Needless to say we arrived on time did not exchange telephone numbers and a good time was had by all. I think my remember Agincourt remark put paid to our budding friendship...ho hum...


----------



## chefkell (May 9, 2003)

That's It Jon....You beter pull yourself into the walk-in and give yourself a good talking to. !LOL! Maybe you should suspend yourself for a day or two just to show yourself you mean business!


----------



## emhahn (Jun 13, 2002)

Well folks, it's the end of the phenomenon!

He showed up drunk again today.

FIRED!

So, that's that.

Pulled a guy off the line to cover the tank, we did about 300 ala carte, and all went well!

Now all I gotta do is find another one!

Fun, eh?

Eric

RestaurantEdge.com


----------



## chefkell (May 9, 2003)

Give em and Inch....

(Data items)
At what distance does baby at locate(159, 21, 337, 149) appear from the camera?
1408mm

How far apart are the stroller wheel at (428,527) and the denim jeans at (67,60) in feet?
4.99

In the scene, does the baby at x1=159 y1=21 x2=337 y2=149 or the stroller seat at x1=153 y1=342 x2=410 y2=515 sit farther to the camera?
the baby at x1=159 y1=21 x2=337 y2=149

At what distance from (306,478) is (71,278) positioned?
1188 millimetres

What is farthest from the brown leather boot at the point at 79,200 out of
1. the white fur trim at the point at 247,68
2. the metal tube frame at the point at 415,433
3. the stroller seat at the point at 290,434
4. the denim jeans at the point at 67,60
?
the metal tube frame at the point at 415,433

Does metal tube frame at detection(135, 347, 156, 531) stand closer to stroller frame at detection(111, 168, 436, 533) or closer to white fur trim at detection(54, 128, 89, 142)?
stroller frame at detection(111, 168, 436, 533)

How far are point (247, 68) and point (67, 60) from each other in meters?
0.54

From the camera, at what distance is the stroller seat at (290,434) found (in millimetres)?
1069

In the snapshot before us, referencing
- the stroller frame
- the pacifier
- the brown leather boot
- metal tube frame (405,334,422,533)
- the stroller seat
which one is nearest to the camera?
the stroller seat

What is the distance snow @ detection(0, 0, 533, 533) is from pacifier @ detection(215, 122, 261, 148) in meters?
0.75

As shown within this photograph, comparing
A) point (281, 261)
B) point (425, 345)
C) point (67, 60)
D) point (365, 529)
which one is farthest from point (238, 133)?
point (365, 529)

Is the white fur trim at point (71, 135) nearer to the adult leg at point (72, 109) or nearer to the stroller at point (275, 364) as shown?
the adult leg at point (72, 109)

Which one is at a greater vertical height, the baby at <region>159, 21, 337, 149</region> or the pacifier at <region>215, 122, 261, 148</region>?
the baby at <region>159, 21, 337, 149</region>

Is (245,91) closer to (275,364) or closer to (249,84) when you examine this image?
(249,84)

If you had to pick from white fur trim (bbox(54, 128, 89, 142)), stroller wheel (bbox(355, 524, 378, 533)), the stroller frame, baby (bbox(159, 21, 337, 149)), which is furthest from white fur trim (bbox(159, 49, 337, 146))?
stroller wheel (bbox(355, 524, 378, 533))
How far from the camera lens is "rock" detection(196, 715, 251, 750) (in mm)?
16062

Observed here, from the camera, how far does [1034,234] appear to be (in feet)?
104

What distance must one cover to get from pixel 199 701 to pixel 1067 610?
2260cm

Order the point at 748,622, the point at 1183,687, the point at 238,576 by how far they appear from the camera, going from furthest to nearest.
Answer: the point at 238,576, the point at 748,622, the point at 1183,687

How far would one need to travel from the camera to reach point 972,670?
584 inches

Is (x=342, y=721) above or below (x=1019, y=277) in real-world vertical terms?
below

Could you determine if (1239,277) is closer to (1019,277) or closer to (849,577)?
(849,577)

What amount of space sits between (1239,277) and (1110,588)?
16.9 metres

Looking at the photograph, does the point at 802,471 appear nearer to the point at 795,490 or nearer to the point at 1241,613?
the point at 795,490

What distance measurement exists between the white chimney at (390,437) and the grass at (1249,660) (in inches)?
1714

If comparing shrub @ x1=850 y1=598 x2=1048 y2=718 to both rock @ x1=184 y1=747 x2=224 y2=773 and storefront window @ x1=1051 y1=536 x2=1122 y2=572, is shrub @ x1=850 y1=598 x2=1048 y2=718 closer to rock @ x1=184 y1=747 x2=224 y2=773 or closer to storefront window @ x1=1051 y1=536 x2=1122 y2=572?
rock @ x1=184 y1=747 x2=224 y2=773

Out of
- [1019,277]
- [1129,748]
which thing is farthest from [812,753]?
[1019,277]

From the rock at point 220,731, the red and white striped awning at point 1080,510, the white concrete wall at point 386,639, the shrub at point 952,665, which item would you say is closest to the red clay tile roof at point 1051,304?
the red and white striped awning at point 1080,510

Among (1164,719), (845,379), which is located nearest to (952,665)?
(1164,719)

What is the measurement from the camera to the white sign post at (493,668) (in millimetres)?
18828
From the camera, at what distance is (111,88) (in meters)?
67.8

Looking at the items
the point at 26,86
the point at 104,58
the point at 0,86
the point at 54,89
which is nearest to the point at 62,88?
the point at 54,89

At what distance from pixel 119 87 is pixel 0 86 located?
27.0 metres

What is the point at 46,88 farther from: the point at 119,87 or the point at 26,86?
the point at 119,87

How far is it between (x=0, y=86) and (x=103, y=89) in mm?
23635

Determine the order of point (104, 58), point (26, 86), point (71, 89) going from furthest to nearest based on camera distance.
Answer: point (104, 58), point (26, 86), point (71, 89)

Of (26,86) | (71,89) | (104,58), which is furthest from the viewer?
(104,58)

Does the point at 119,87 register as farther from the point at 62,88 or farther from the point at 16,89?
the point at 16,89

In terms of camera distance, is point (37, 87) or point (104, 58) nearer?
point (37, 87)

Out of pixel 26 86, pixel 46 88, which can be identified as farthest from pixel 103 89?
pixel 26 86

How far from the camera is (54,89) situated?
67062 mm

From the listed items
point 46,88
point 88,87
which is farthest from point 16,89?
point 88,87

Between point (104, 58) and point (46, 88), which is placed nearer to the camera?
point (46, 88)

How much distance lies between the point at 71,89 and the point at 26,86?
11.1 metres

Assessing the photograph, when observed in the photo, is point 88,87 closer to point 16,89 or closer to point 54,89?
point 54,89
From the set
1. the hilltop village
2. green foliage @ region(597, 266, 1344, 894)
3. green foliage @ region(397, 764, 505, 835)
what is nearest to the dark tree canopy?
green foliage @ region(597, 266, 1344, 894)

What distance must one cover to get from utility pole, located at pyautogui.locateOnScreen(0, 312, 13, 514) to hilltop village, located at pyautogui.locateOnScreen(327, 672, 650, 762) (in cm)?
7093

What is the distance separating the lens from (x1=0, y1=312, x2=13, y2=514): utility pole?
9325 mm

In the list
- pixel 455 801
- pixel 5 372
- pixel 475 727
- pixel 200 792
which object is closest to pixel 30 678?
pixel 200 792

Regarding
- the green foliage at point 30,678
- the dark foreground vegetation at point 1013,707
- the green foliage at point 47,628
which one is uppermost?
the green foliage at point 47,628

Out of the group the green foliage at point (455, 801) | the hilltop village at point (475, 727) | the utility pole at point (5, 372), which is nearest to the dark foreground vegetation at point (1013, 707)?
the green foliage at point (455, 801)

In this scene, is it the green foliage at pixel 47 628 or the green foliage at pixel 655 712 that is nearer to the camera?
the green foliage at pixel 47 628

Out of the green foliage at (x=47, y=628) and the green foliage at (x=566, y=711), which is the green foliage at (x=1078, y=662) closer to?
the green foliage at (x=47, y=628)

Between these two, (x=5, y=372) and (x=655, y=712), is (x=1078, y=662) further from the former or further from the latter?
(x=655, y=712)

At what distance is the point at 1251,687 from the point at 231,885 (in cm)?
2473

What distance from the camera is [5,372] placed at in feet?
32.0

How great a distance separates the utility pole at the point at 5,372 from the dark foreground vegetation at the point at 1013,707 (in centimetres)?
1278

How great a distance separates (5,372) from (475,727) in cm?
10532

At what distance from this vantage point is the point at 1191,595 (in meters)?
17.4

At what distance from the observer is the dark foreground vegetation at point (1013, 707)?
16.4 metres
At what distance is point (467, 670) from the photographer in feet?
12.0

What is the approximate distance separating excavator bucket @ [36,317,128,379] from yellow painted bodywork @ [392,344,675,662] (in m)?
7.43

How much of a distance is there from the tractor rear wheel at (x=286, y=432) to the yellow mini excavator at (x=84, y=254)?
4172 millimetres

**Task list:**
[a] Swap "walk-in" for "cooler" in the restaurant forum thread, copying the passage starting at "Needless to say" and ending at "you mean business!".
[b] According to the restaurant forum thread, why was emhahn's employee fired?
[c] Take the restaurant forum thread further, picking up after its last post.
The data items are separate material and not part of the forum thread.

**Replies:**
[a]
Needless to say we arrived on time did not exchange telephone numbers and a good time was had by all. I think my remember Agincourt remark put paid to our budding friendship...ho hum...


----------



## chefkell (May 9, 2003)

That's It Jon....You beter pull yourself into the cooler and give yourself a good talking to. !LOL! Maybe you should suspend yourself for a day or two just to show yourself you mean business!

[b] He showed up drunk again.

[c]
Sorry to hear that. At least he pushed the hand for you. No worries about "what to do" now!LOL


----------



## miahoyhoy (Jul 23, 2002)

Eric,
If you fly me in and give me a running bar tab I'll be your dish dog!

No seriously, you gotta do what you gotta do. An occasional thing is kind of acceptable but that sounds slightly out of hand. You did the right thing, the right way.

If you're ever in a pinch and I'm in Michigan and you have a case of Stroh's or a few 40's of schlitz I'm your man!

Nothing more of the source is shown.